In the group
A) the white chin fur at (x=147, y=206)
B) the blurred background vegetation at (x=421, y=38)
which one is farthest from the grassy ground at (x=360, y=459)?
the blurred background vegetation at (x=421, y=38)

* _Instructions to follow_
Extract the lines above verbatim, keeping every letter, coordinate, and punctuation mark unchanged.

* _Result of this exercise_
In the group
A) the white chin fur at (x=147, y=206)
B) the blurred background vegetation at (x=421, y=38)
which one is farthest from the grassy ground at (x=360, y=459)?
the blurred background vegetation at (x=421, y=38)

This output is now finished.